Wise investors are smart to note that ABBV’s future success doesn’t hinge on neuroscience. ABBV has plenty of things going right.
Sarepta Therapeutics
Industry followers expect that we will see a pick-up in deal activity in 2025, meaning more specifically that big pharma will acquire smaller biotech firms.
SRPT has emerged as an intriguing takeover target in the biotech sector, largely due to its strong position in the Duchenne muscular dystrophy (DMD) market. The company's wide moat in muscle dystrophy treatments, particularly with its FDA-approved gene therapy Elevidys, has solidified its leadership in this niche. SRPT’s revenue growth prospects are impressive, with the company reporting a 75% year-over-year increase in total net product revenue for Q4 2024, and Wall Street projects revenues to double from here in a few years.
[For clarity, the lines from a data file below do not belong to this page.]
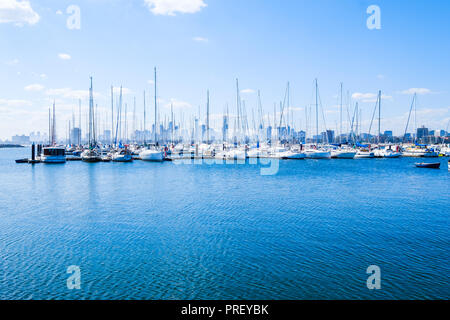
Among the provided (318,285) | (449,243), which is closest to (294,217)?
(449,243)

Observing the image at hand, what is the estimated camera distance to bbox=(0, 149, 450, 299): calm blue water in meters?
15.2

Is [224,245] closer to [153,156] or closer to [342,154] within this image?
[153,156]

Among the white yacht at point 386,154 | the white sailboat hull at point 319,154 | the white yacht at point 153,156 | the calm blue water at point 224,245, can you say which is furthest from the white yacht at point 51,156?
the white yacht at point 386,154

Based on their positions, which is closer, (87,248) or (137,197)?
(87,248)

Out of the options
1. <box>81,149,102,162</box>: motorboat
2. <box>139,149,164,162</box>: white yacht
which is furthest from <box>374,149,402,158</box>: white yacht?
<box>81,149,102,162</box>: motorboat

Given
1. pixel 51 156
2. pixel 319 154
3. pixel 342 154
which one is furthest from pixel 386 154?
pixel 51 156

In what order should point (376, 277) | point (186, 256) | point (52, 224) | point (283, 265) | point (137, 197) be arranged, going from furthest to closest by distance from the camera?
point (137, 197), point (52, 224), point (186, 256), point (283, 265), point (376, 277)

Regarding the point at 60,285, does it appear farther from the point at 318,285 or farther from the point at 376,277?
the point at 376,277

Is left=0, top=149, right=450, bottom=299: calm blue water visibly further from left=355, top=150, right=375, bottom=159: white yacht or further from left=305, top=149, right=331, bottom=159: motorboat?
left=355, top=150, right=375, bottom=159: white yacht

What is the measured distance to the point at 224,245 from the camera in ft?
70.1

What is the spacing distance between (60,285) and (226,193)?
91.7 ft

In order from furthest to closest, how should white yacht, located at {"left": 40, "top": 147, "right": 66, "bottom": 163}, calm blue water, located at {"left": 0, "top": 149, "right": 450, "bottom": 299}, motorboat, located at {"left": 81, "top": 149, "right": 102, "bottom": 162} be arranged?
motorboat, located at {"left": 81, "top": 149, "right": 102, "bottom": 162}, white yacht, located at {"left": 40, "top": 147, "right": 66, "bottom": 163}, calm blue water, located at {"left": 0, "top": 149, "right": 450, "bottom": 299}
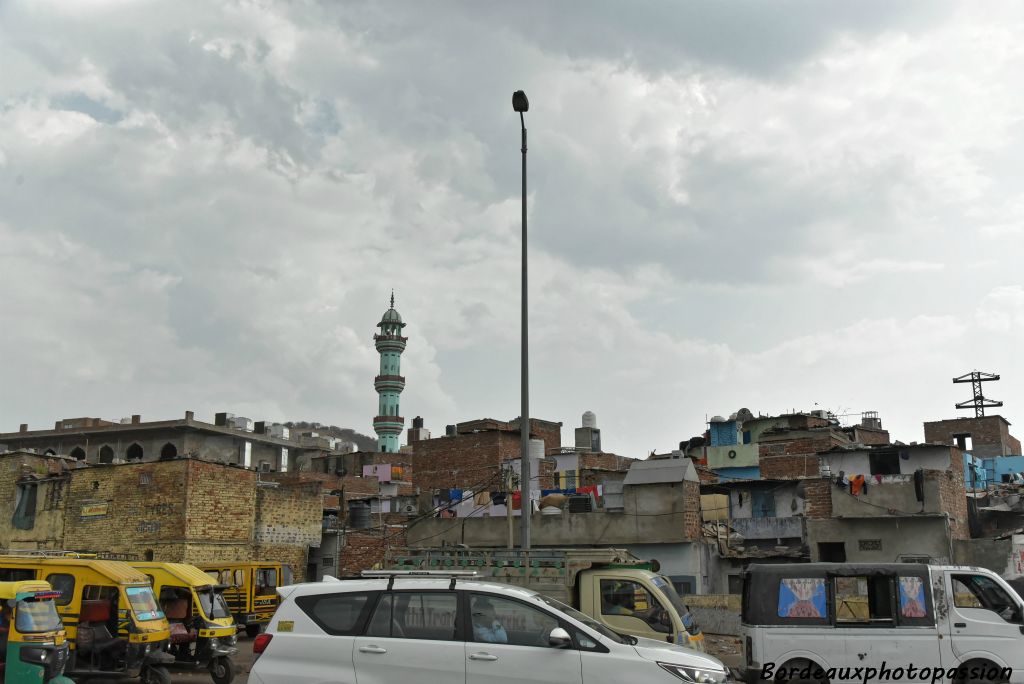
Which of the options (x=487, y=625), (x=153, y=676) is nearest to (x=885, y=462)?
(x=153, y=676)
This robust financial performance in combination with an innovative pipeline and market position, makes SRPT an attractive acquisition candidate for larger pharmaceutical companies looking to expand their rare disease portfolios.
Conclusion
In sum, there are so many undervalued companies in this sector right now that one can’t make many mistakes by allocating some parts of the portfolio here in 2025.